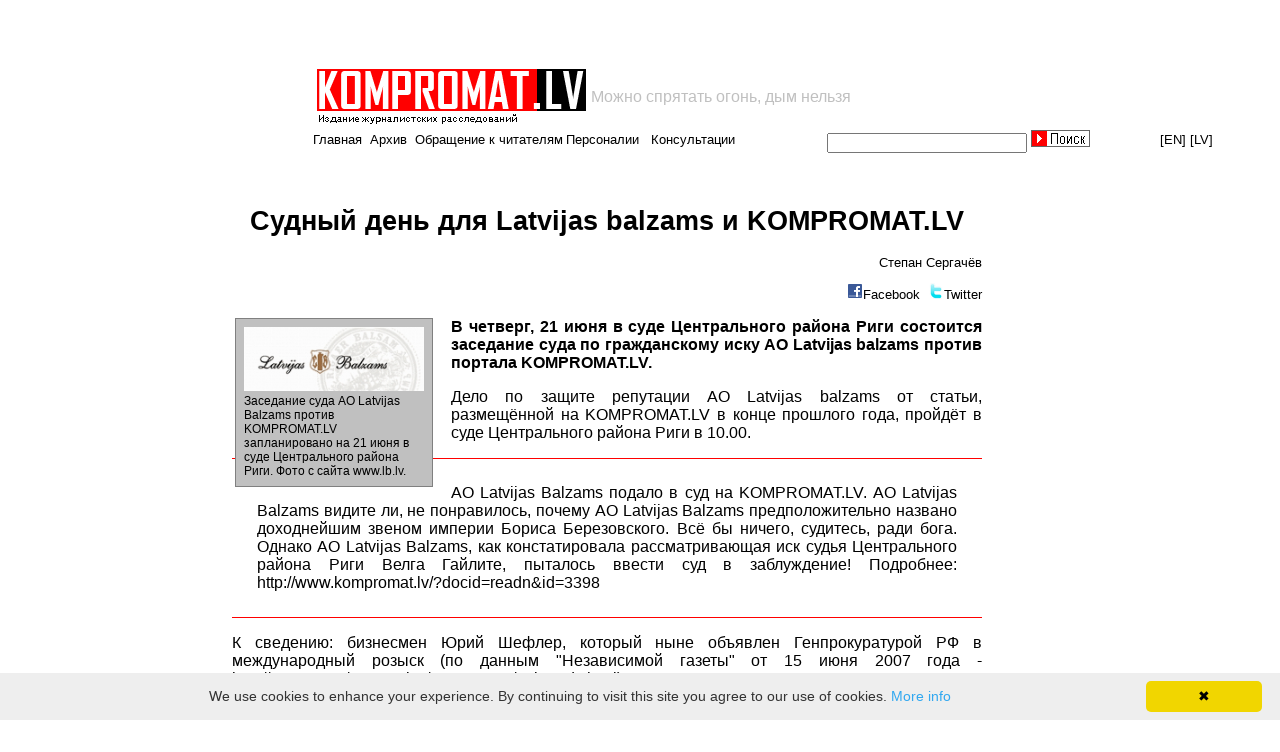

--- FILE ---
content_type: text/html; charset=utf-8
request_url: https://www.google.com/recaptcha/api2/aframe
body_size: 258
content:
<!DOCTYPE HTML><html><head><meta http-equiv="content-type" content="text/html; charset=UTF-8"></head><body><script nonce="om81YI9FOl0ApABVjVggBw">/** Anti-fraud and anti-abuse applications only. See google.com/recaptcha */ try{var clients={'sodar':'https://pagead2.googlesyndication.com/pagead/sodar?'};window.addEventListener("message",function(a){try{if(a.source===window.parent){var b=JSON.parse(a.data);var c=clients[b['id']];if(c){var d=document.createElement('img');d.src=c+b['params']+'&rc='+(localStorage.getItem("rc::a")?sessionStorage.getItem("rc::b"):"");window.document.body.appendChild(d);sessionStorage.setItem("rc::e",parseInt(sessionStorage.getItem("rc::e")||0)+1);localStorage.setItem("rc::h",'1768978760637');}}}catch(b){}});window.parent.postMessage("_grecaptcha_ready", "*");}catch(b){}</script></body></html>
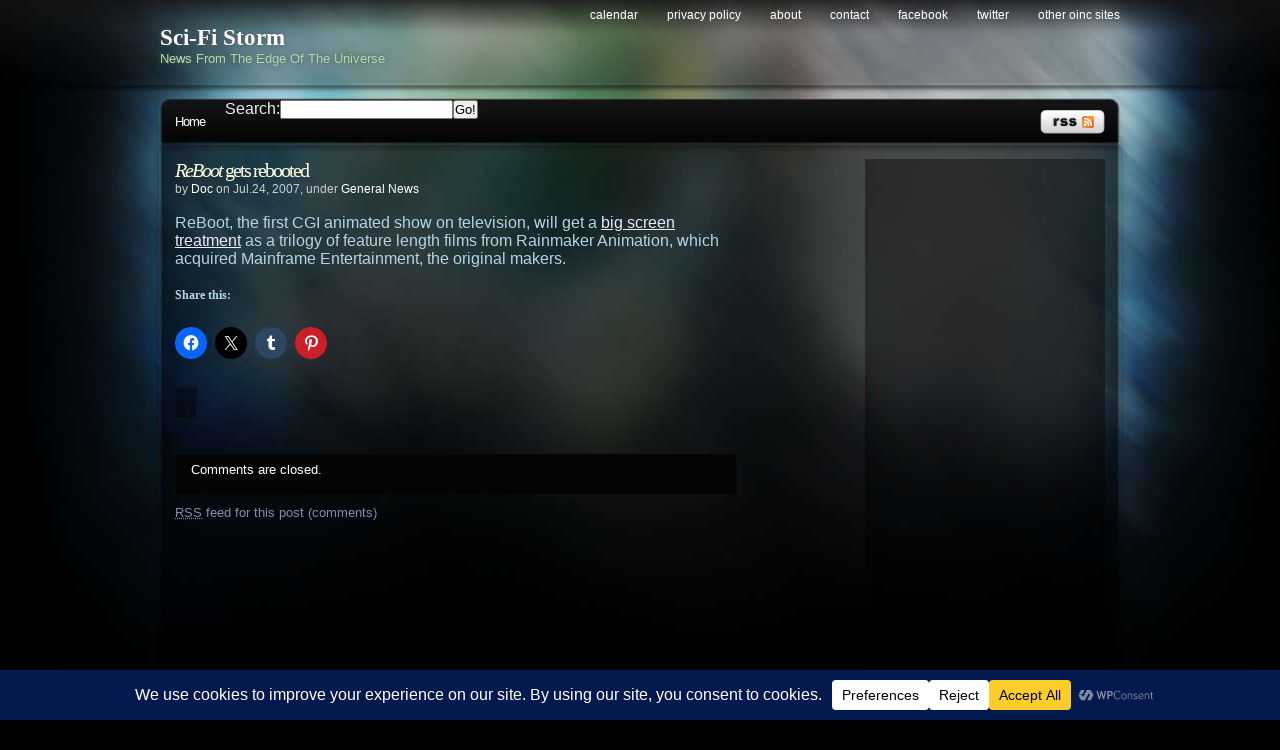

--- FILE ---
content_type: text/html; charset=utf-8
request_url: https://www.google.com/recaptcha/api2/aframe
body_size: 268
content:
<!DOCTYPE HTML><html><head><meta http-equiv="content-type" content="text/html; charset=UTF-8"></head><body><script nonce="YyZdFs3TYQQBqwQu2So4Vg">/** Anti-fraud and anti-abuse applications only. See google.com/recaptcha */ try{var clients={'sodar':'https://pagead2.googlesyndication.com/pagead/sodar?'};window.addEventListener("message",function(a){try{if(a.source===window.parent){var b=JSON.parse(a.data);var c=clients[b['id']];if(c){var d=document.createElement('img');d.src=c+b['params']+'&rc='+(localStorage.getItem("rc::a")?sessionStorage.getItem("rc::b"):"");window.document.body.appendChild(d);sessionStorage.setItem("rc::e",parseInt(sessionStorage.getItem("rc::e")||0)+1);localStorage.setItem("rc::h",'1769772925412');}}}catch(b){}});window.parent.postMessage("_grecaptcha_ready", "*");}catch(b){}</script></body></html>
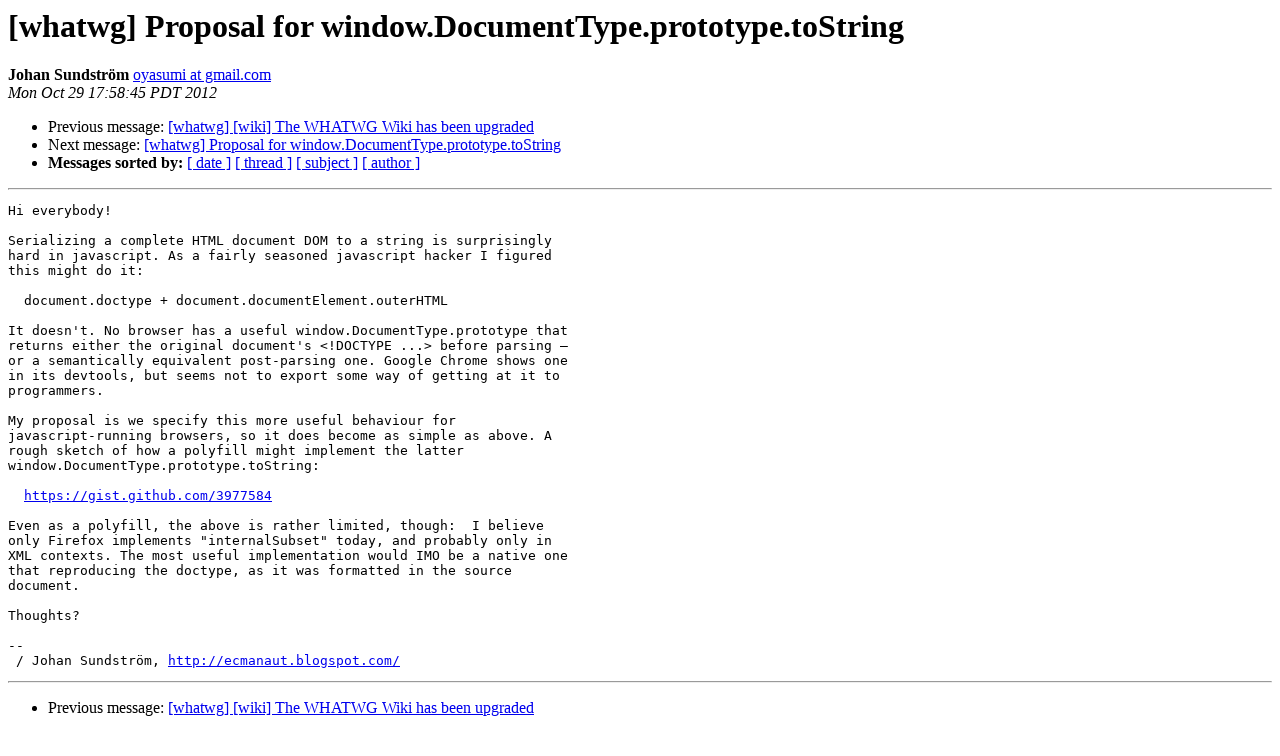

--- FILE ---
content_type: text/html; charset=utf-8
request_url: https://lists.whatwg.org/pipermail/whatwg-whatwg.org/2012-October/037725.html
body_size: 1457
content:
<!DOCTYPE HTML PUBLIC "-//W3C//DTD HTML 4.01 Transitional//EN">
<HTML>
 <HEAD>
   <TITLE> [whatwg] Proposal for window.DocumentType.prototype.toString
   </TITLE>
   <LINK REL="Index" HREF="index.html" >
   <LINK REL="made" HREF="mailto:whatwg%40lists.whatwg.org?Subject=Re%3A%20%5Bwhatwg%5D%20Proposal%20for%20window.DocumentType.prototype.toString&In-Reply-To=%3CCAGFhi3_rQeLW9TDAZMndiXggpARQEtN7zQUqYySjZ6PbP1Fb_Q%40mail.gmail.com%3E">
   <META NAME="robots" CONTENT="index,nofollow">
   <style type="text/css">
       pre {
           white-space: pre-wrap;       /* css-2.1, curent FF, Opera, Safari */
           }
   </style>
   <META http-equiv="Content-Type" content="text/html; charset=us-ascii">
   <LINK REL="Previous"  HREF="037720.html">
   <LINK REL="Next"  HREF="079999.html">
 </HEAD>
 <BODY BGCOLOR="#ffffff">
   <H1>[whatwg] Proposal for window.DocumentType.prototype.toString</H1>
<!--htdig_noindex-->
    <B>Johan Sundstr&#246;m</B> 
    <A HREF="mailto:whatwg%40lists.whatwg.org?Subject=Re%3A%20%5Bwhatwg%5D%20Proposal%20for%20window.DocumentType.prototype.toString&In-Reply-To=%3CCAGFhi3_rQeLW9TDAZMndiXggpARQEtN7zQUqYySjZ6PbP1Fb_Q%40mail.gmail.com%3E"
       TITLE="[whatwg] Proposal for window.DocumentType.prototype.toString">oyasumi at gmail.com
       </A><BR>
    <I>Mon Oct 29 17:58:45 PDT 2012</I>
    <P><UL>
        <LI>Previous message: <A HREF="037720.html">[whatwg] [wiki] The WHATWG Wiki has been upgraded
</A></li>
        <LI>Next message: <A HREF="079999.html">[whatwg] Proposal for window.DocumentType.prototype.toString
</A></li>
         <LI> <B>Messages sorted by:</B> 
              <a href="date.html#37725">[ date ]</a>
              <a href="thread.html#37725">[ thread ]</a>
              <a href="subject.html#37725">[ subject ]</a>
              <a href="author.html#37725">[ author ]</a>
         </LI>
       </UL>
    <HR>  
<!--/htdig_noindex-->
<!--beginarticle-->
<PRE>Hi everybody!

Serializing a complete HTML document DOM to a string is surprisingly
hard in javascript. As a fairly seasoned javascript hacker I figured
this might do it:

  document.doctype + document.documentElement.outerHTML

It doesn't. No browser has a useful window.DocumentType.prototype that
returns either the original document's &lt;!DOCTYPE ...&gt; before parsing &#8211;
or a semantically equivalent post-parsing one. Google Chrome shows one
in its devtools, but seems not to export some way of getting at it to
programmers.

My proposal is we specify this more useful behaviour for
javascript-running browsers, so it does become as simple as above. A
rough sketch of how a polyfill might implement the latter
window.DocumentType.prototype.toString:

  <A HREF="https://gist.github.com/3977584">https://gist.github.com/3977584</A>

Even as a polyfill, the above is rather limited, though:  I believe
only Firefox implements &quot;internalSubset&quot; today, and probably only in
XML contexts. The most useful implementation would IMO be a native one
that reproducing the doctype, as it was formatted in the source
document.

Thoughts?

-- 
 / Johan Sundstr&#246;m, <A HREF="http://ecmanaut.blogspot.com/">http://ecmanaut.blogspot.com/</A>
</PRE>


























<!--endarticle-->
<!--htdig_noindex-->
    <HR>
    <P><UL>
        <!--threads-->
	<LI>Previous message: <A HREF="037720.html">[whatwg] [wiki] The WHATWG Wiki has been upgraded
</A></li>
	<LI>Next message: <A HREF="079999.html">[whatwg] Proposal for window.DocumentType.prototype.toString
</A></li>
         <LI> <B>Messages sorted by:</B> 
              <a href="date.html#37725">[ date ]</a>
              <a href="thread.html#37725">[ thread ]</a>
              <a href="subject.html#37725">[ subject ]</a>
              <a href="author.html#37725">[ author ]</a>
         </LI>
       </UL>

<hr>
<a href="http://lists.whatwg.org/listinfo.cgi/whatwg-whatwg.org">More information about the whatwg
mailing list</a><br>
<!--/htdig_noindex-->
</body></html>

•••

▸ DIRECTIONS
In the material above, how many lines hold the word "toString"? Say only the number.

▸ EXERCISE ANSWER
8